What you will do. Return all the lines below exactly. Any picture among them is omitted.

Available records.
··········
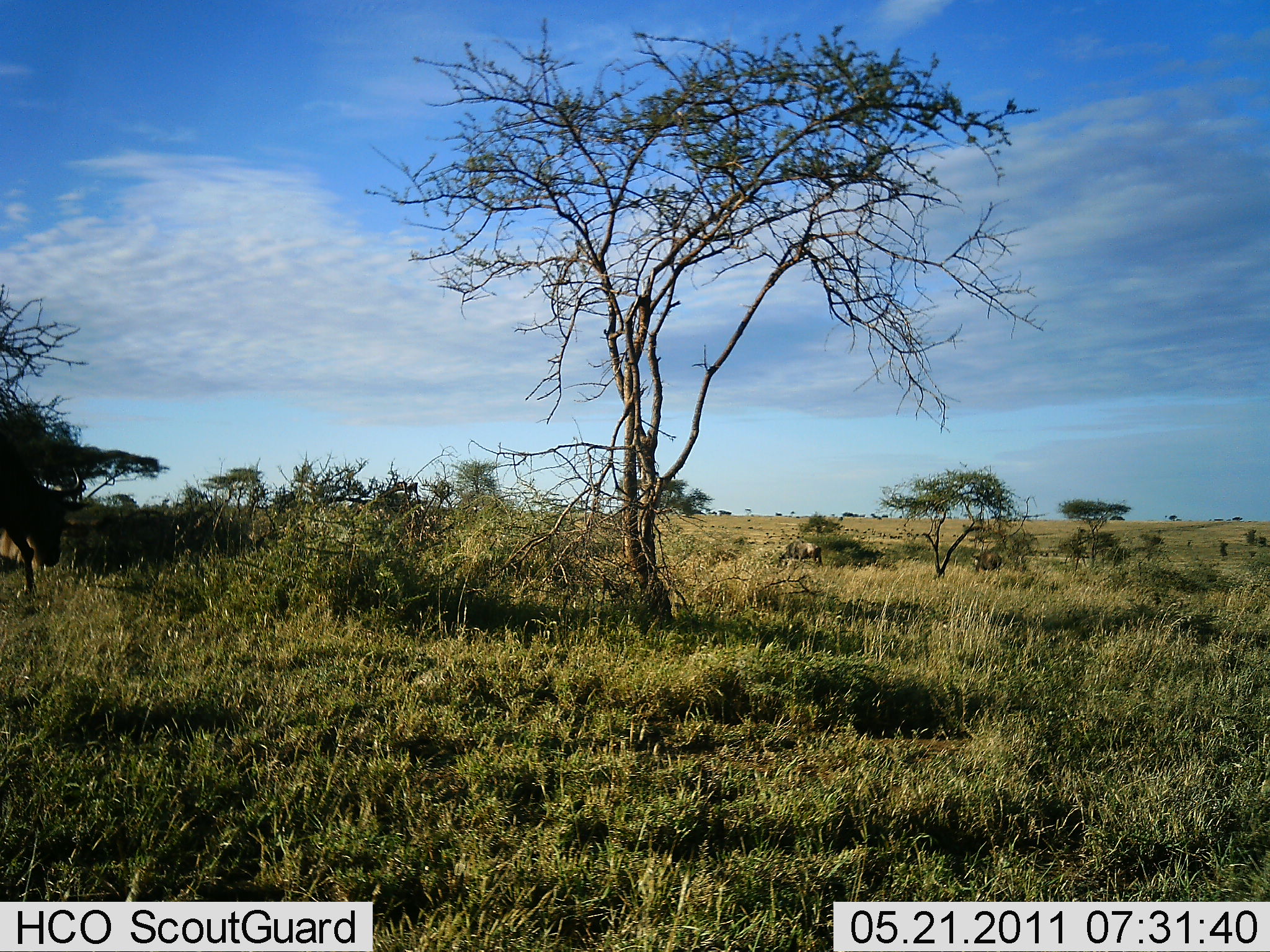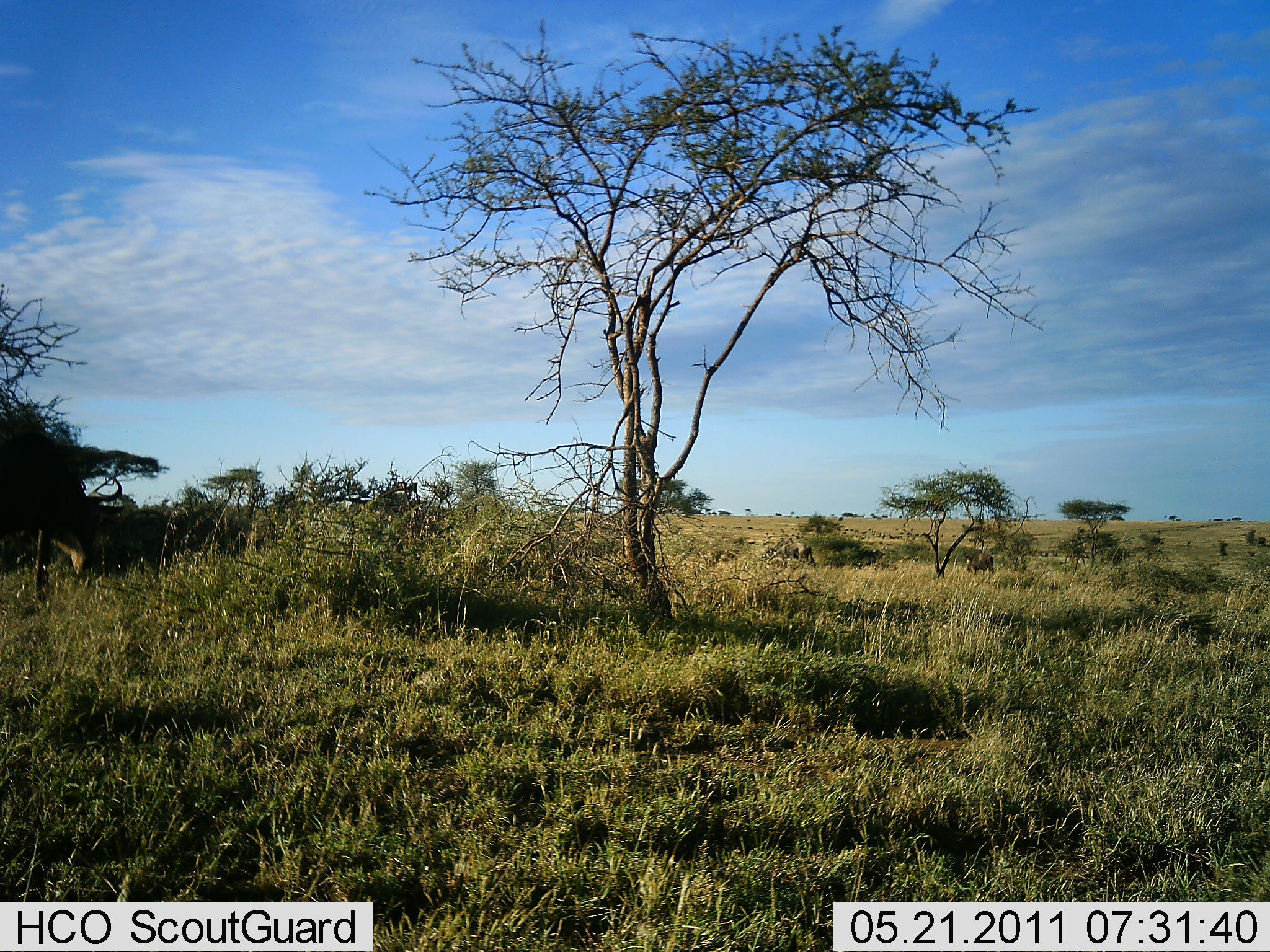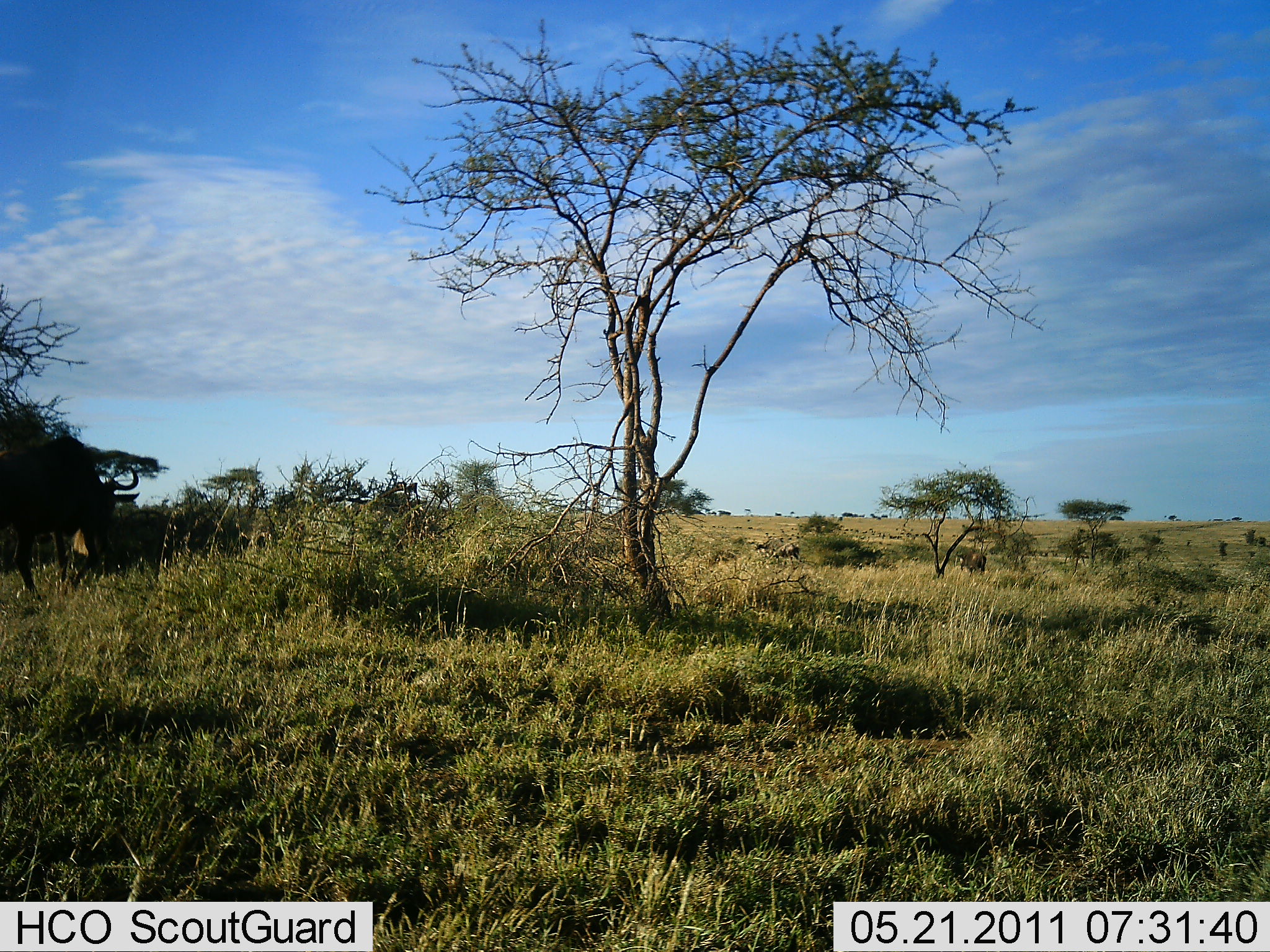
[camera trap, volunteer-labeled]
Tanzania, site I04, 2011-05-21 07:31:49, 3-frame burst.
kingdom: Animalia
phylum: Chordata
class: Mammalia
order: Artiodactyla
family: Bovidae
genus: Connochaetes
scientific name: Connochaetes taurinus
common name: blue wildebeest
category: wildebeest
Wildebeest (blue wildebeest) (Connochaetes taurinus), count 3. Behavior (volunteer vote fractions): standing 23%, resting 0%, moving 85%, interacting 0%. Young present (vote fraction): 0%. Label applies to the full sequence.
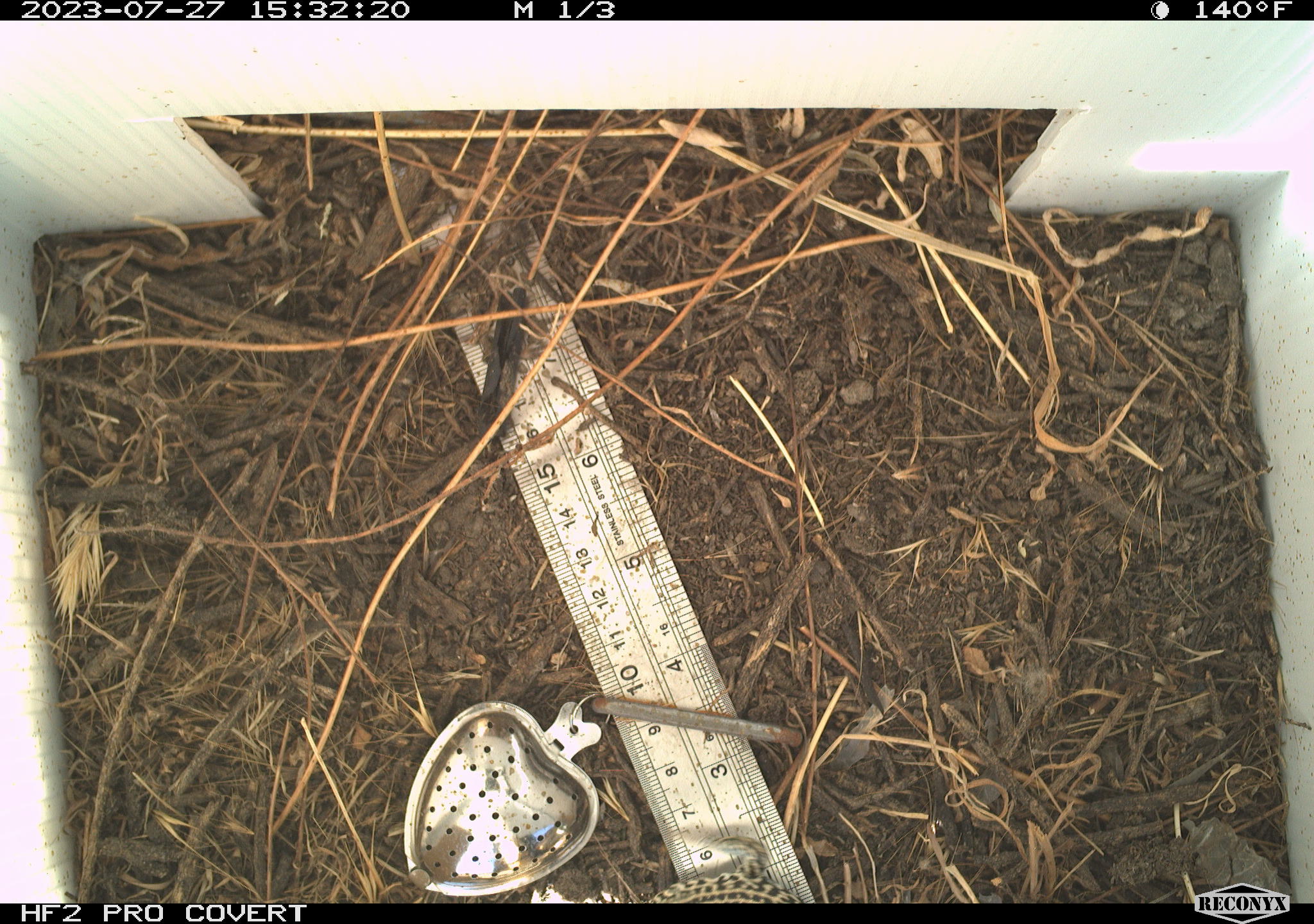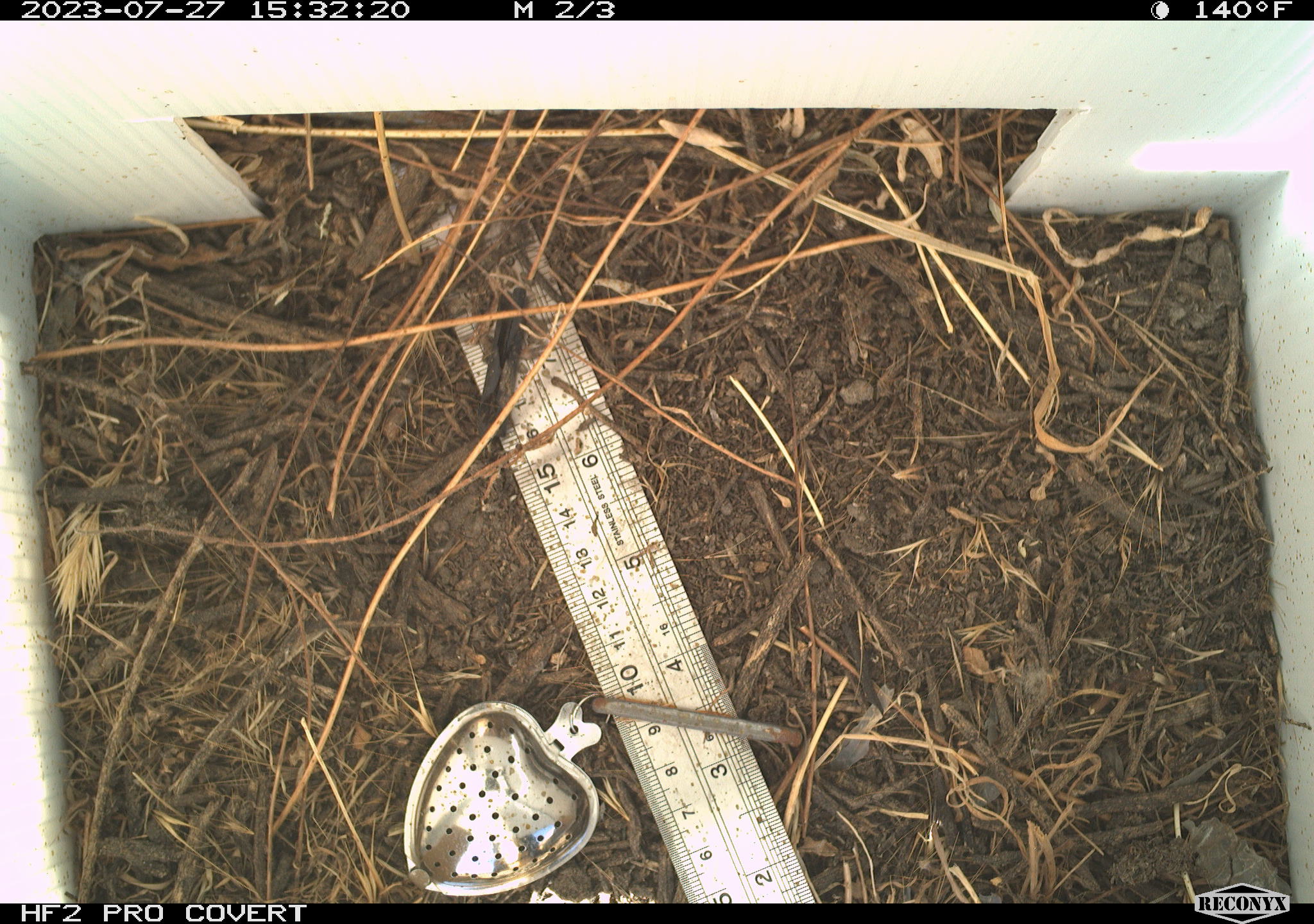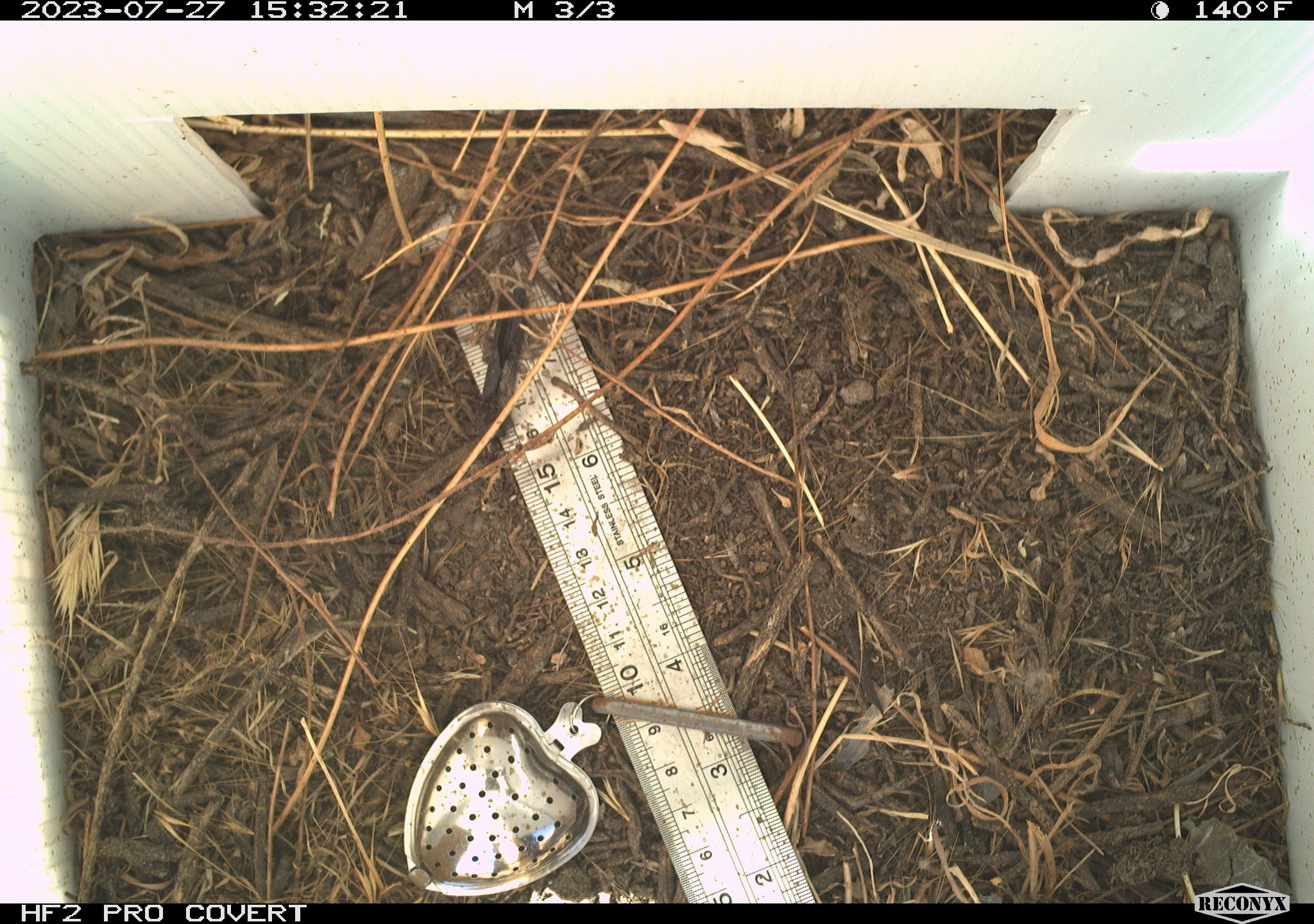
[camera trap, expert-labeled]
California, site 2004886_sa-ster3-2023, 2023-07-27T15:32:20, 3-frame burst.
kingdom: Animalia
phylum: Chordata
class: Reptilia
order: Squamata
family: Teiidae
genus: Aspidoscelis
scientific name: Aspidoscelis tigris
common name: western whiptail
··········
Solution below.
[camera trap, volunteer-labeled]
Tanzania, site I04, 2011-05-21 07:31:49, 3-frame burst.
kingdom: Animalia
phylum: Chordata
class: Mammalia
order: Artiodactyla
family: Bovidae
genus: Connochaetes
scientific name: Connochaetes taurinus
common name: blue wildebeest
category: wildebeest
Wildebeest (blue wildebeest) (Connochaetes taurinus), count 3. Behavior (volunteer vote fractions): standing 23%, resting 0%, moving 85%, interacting 0%. Young present (vote fraction): 0%. Label applies to the full sequence.
[camera trap, expert-labeled]
California, site 2004886_sa-ster3-2023, 2023-07-27T15:32:20, 3-frame burst.
kingdom: Animalia
phylum: Chordata
class: Reptilia
order: Squamata
family: Teiidae
genus: Aspidoscelis
scientific name: Aspidoscelis tigris
common name: western whiptail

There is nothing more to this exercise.